To understand the challenge of capturing data on fast radio bursts, it pays to spend some time on a late summer night watching kids trying to catch fireflies. The bugs blink rapidly and unexpectedly in places whether they’re not looking, and are gone by the time they get to the location … only to see them blink somewhere else. Fast radio bursts – the mysterious radio waves from other galaxies – act in a similar manner, with the added challenge that their blink happened billions of years ago, so tracing the light back to the source – catching the FRB firefly – is impossible without being able to look right at it when it flashes. While it won’t help the firefly chasers (good news for the bugs), artificial intelligence may have allowed a group of astronomers to watch fast radio bursts in real time.
“It is fascinating to discover that a signal that travelled halfway through the universe, reaching our telescope after a journey of a few billion years, exhibits complex structure, like peaks separated by less than a millisecond.”

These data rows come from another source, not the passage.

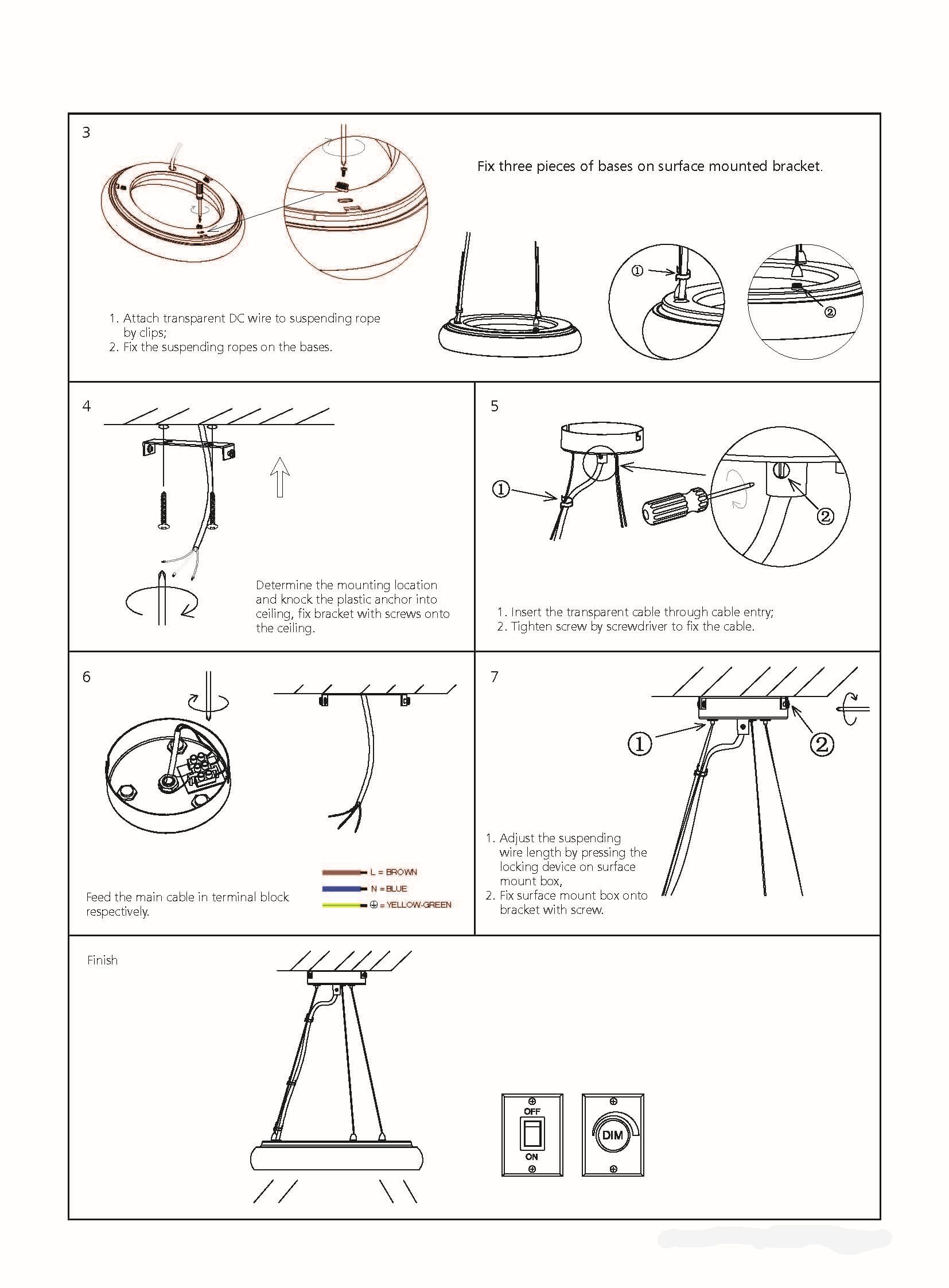 3

Fix three pieces of bases on surface mounted bracket.

①

②

1. Attach transparent DC wire to suspending rope by clips;
2. Fix the suspending ropes on the bases.

4

Determine the mounting location and knock the plastic anchor into ceiling, fix bracket with screws onto the ceiling.

5

①

②

1. Insert the transparent cable through cable entry;
2. Tighten screw by screwdriver to fix the cable.

6

L = BROWN
N = BLUE
⊕ = YELLOW-GREEN

Feed the main cable in terminal block respectively.

7

①

②

1. Adjust the suspending wire length by pressing the locking device on surface mount box,
2. Fix surface mount box onto bracket with screw.

Finish

OFF
ON

DIM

That explains why Wael Farah, a Swinburne University of Technology (Australia) PhD student, was inspired to develop a Fast Radio Burst detection system, and is the first person to discover FRBs in real-time with a fully automated, machine learning system. But how did he do what no other scientist has done before? With machine learning. As described in a press release from the university announcing the publication of Farah’s study (with others) in the Monthly Notices of the Royal Astronomical Society, Farah used the on-site computer at the Molonglo Radio Observatory near Canberra to recognize the signs of FRBs and immediately capture them, filtering out the signals of cell phones, earth transmission, pulsars and other radio waves. Is this a big deal?

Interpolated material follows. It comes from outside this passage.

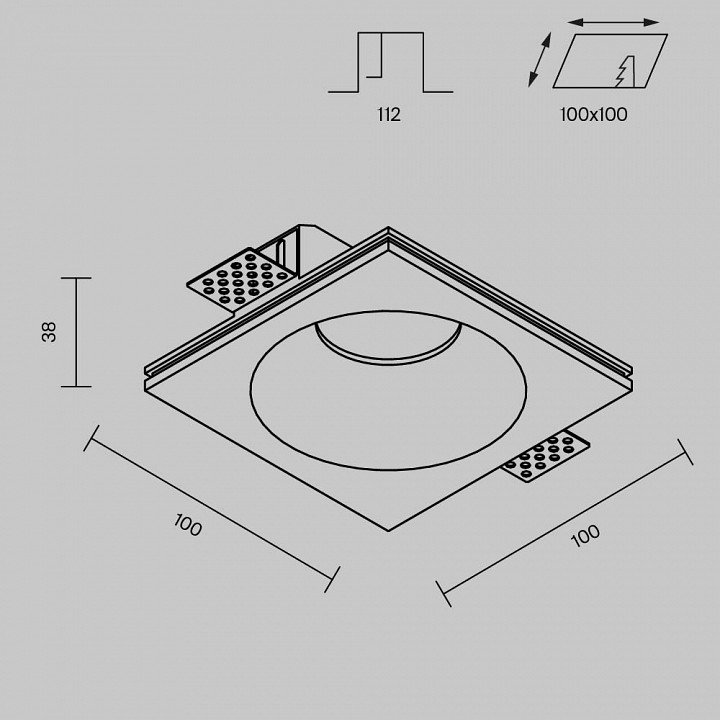 112

100x100

38

100

100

“By using a real-time FRB detection system, we captured raw voltages for five of the six events, which allowed for coherent dedispersion and very high time resolution (10.24 μs) studies of the bursts.”
The study reveals that Farah’s FRB detection system found five FRBs in real time in the short period between June 2017 and December 2018. To put that in perspective, the first FRB was detected in 2007 and only about 40 have been seen since. Farah found five more in just 18 months, including an FRB described as “the most energetic one yet.”
But wait … there’s more.
The study did not find any repeating bursts, which shows just how difficult they are to find, and estimated that there are about 59 to 157 FRBs occurring every day, which is seven times lower than previous estimates. This is all the more reason to congratulate Farah and his team for developing their detection system.
Now, can he come up with a phone app for detecting fireflies? Asking for a friend.